Interestingly, several neuroimagery and neurostimulation studies have shown that patients suffering from clinical pain conditions show changes in cortical representation at the M1 level. For example, in patients suffering from complex regional pain syndrome (CRPS) and from phantom limb pain, researchers have reported reduced cortical representation of the affected limb (Karl et al. 2001; Krause et al. 2006). Although compelling, these studies remain correlational and it is impossible to know if the neuroplastic changes in M1 are directly caused by pain. The use of an experimental pain paradigm, in which the researchers can manipulate the presence of pain, would make it possible to address this question and determine whether pain is causally linked to corticomotor changes.

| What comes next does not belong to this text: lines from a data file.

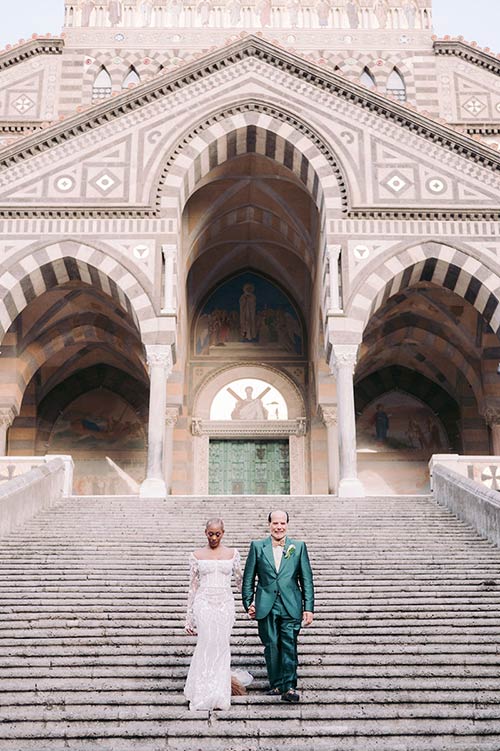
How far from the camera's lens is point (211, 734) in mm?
6492

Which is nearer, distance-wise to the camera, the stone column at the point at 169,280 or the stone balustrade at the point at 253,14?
the stone column at the point at 169,280

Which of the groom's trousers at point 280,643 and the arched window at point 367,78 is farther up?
the arched window at point 367,78

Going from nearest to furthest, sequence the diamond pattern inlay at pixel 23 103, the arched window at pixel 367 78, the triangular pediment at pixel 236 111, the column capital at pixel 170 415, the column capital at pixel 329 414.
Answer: the triangular pediment at pixel 236 111, the column capital at pixel 329 414, the column capital at pixel 170 415, the diamond pattern inlay at pixel 23 103, the arched window at pixel 367 78

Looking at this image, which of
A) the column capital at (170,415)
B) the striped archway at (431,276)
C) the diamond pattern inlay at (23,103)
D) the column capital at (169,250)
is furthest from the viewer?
the diamond pattern inlay at (23,103)

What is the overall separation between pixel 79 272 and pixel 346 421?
6.74m

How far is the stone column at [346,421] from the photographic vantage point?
55.0ft

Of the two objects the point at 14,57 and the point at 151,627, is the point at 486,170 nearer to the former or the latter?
the point at 151,627

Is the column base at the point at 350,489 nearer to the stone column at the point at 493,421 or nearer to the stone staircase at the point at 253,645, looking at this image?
the stone staircase at the point at 253,645

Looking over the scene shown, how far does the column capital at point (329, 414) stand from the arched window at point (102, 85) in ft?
42.6

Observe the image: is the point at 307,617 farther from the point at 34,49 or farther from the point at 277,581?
the point at 34,49

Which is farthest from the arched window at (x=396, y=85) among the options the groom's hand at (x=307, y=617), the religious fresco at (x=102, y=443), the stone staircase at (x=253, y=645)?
the groom's hand at (x=307, y=617)

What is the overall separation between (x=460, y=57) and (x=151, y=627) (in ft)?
80.0

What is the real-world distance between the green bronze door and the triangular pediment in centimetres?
835

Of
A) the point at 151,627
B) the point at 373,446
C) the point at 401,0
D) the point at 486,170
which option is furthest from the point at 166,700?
the point at 401,0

In this study, TMS and EEG were used concomitantly to better understand the effect of pain on the motor system. More specifically, the objectives were to evaluate the effect of a prolonged/inescapable nociceptive stimulation on TMS recruitment curves [a measure believed to reflect the strength of the corticospinal projections (Devanne et al. 1997; Abbruzzese and Trompetto 2002)] and on the pattern of EEG activity of the motor brain regions. A second objective was to determine if these potential changes in the TMS recruitment curve and EEG activity could be related to changes in functional connectivity between M1 and other brain regions implicated in the perception of pain.

Materials and methods

Participants

Nineteen healthy, right handed adults (12 women and 7 men; mean age 29 ± 7 years old) participated in the study. To be included in the study, participants had to be aged over 18 years and be pain-free (absence of painful health condition and no pain upon testing). For security reasons, individuals with neurological disorders, metal implants in the skull, a pacemaker or neurostimulator, epilepsy or pregnant were excluded from the study. Participants were asked to refrain from consuming caffeine for 6 h before testing, and tobacco products for 2 h before testing. The research protocol was approved by the ethics committee of the Research Centre on Aging (Sherbrooke, Quebec, Canada) and each participant provided informed written consent before participating in the study.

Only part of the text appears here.